On July 10th at 6 a.m. the Northern Rockies Incident Management Team 4, led by Incident Commander Rick Connell, took command of the three fires combining them into the Snake River Complex. After several days of downsizing personnel due to successful firefighting, on July 23rd, the incident was transferred to an Idaho Department of Lands Type 3 team, led by Incident Commander Jeremiah Miller.
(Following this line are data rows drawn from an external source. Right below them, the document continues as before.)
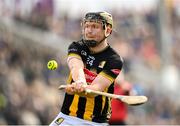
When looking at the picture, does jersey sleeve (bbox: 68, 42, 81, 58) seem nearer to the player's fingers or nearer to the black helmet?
the black helmet

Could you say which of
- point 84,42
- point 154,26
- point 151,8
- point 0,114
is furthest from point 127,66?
point 84,42

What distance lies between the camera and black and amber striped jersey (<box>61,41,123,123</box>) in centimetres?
991

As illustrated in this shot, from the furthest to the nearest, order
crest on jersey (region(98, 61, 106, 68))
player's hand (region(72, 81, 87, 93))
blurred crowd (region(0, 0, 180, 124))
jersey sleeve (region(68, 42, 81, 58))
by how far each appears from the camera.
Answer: blurred crowd (region(0, 0, 180, 124))
jersey sleeve (region(68, 42, 81, 58))
crest on jersey (region(98, 61, 106, 68))
player's hand (region(72, 81, 87, 93))

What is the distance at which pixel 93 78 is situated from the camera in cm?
989

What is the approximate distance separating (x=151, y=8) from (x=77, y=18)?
17.3 ft

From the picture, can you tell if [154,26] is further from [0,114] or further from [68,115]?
[68,115]

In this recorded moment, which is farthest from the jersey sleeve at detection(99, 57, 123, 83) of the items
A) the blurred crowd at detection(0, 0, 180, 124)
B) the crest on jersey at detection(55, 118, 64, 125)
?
the blurred crowd at detection(0, 0, 180, 124)

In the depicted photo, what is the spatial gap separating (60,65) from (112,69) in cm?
1170

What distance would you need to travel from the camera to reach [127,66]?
2420 centimetres

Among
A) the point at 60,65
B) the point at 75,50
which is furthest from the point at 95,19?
the point at 60,65

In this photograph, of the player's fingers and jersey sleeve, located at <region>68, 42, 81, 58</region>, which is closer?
the player's fingers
To continue effective operations, on July 28th, command transferred again to a Pennsylvania Bureau of Forestry Type 3 Team led by Incident Commander Shawn Turner.
|Current as of|
|Date of Origin||Wednesday July 07th, 2021 approx. 06:45 AM|
|Location||20 miles south of Lewiston, ID|
|Incident Commander||Shawn Turner, Type 3 Incident Commander, Pennsylvania Bureau of Forestry|
|Coordinates||46.012 latitude, -116.911 longitude|
|Percent of Perimeter Contained||90%|
|Estimated Containment Date||Sunday August 15th, 2021 approx. 12:00 AM|
Active areas of the fire are mainly burning in compact timber litter and timber understory. 100 and 1,000 hour fuels are extremely dry leading to a high resistance to control. However, live herbaceous and woody fuels in the timber are 1/2 cured and beginning to burn readily.
Fire is generally creeping and smoldering in interior pockets
Crews will focus on removing excess equipment from the fire line, while continuing to mop up and secure control lines. Firefighters will also continue providing structure protection should the fire escape established control lines and provide initial attack support as needed.
|Projected Incident Activity|
12 hours: Interior pockets will continue to smolder and creep overnight The fire not expected to grow outside of containment lines.
24 hours: Warming trend beginning with no precipitation. The fire is not expected to grow outside of containment lines.
48 hours: Warming and drying trend continues. Fire activity expected to increase to moderate. The fire is not expected to grow outside of containment lines.
72 hours: Chance of showers and thunderstorms. Fire activity expected to decline. The fire is not expected to grow outside of containment lines.
Anticipated after 72 hours: Chance of showers and thunderstorms, lower temperature and higher humidity. The fire is not expected to grow outside of containment lines.
Chance of thunderstorms accompanied by strong winds. The fire is not expected to grow outside of containment lines.